===== Extracted information =====
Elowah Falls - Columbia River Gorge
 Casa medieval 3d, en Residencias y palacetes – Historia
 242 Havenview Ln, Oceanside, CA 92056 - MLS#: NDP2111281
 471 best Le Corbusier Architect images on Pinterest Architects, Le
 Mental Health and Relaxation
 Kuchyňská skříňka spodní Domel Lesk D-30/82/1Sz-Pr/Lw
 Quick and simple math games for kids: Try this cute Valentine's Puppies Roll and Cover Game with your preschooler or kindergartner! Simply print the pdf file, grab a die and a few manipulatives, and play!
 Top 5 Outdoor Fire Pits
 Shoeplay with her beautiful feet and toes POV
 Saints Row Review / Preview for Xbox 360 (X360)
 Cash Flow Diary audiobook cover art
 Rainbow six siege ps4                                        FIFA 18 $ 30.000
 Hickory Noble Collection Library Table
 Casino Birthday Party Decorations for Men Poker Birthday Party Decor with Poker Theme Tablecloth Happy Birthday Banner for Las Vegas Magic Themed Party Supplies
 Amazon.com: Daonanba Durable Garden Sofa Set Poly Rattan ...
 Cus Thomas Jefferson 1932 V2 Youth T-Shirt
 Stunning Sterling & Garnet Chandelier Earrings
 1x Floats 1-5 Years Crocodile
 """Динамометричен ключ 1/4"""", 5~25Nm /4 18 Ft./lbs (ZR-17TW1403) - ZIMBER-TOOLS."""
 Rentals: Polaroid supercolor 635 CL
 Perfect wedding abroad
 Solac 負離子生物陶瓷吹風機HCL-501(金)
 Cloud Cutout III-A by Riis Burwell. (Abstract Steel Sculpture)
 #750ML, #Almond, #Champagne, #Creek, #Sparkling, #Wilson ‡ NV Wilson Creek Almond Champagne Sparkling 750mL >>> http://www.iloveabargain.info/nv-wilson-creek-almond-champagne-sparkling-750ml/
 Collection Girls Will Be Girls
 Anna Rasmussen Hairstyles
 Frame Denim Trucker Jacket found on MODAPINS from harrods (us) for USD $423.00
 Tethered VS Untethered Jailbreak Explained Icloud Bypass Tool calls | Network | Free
=====
Exercise aim: From the entries above, give again exactly the lines running from the line with "Cus Thomas Jefferson 1932 V2 Youth T-Shirt" to the line with "Cloud Cutout III-A"; include both of those lines.

Output of the exercise:
 Cus Thomas Jefferson 1932 V2 Youth T-Shirt
 Stunning Sterling & Garnet Chandelier Earrings
 1x Floats 1-5 Years Crocodile
 """Динамометричен ключ 1/4"""", 5~25Nm /4 18 Ft./lbs (ZR-17TW1403) - ZIMBER-TOOLS."""
 Rentals: Polaroid supercolor 635 CL
 Perfect wedding abroad
 Solac 負離子生物陶瓷吹風機HCL-501(金)
 Cloud Cutout III-A by Riis Burwell. (Abstract Steel Sculpture)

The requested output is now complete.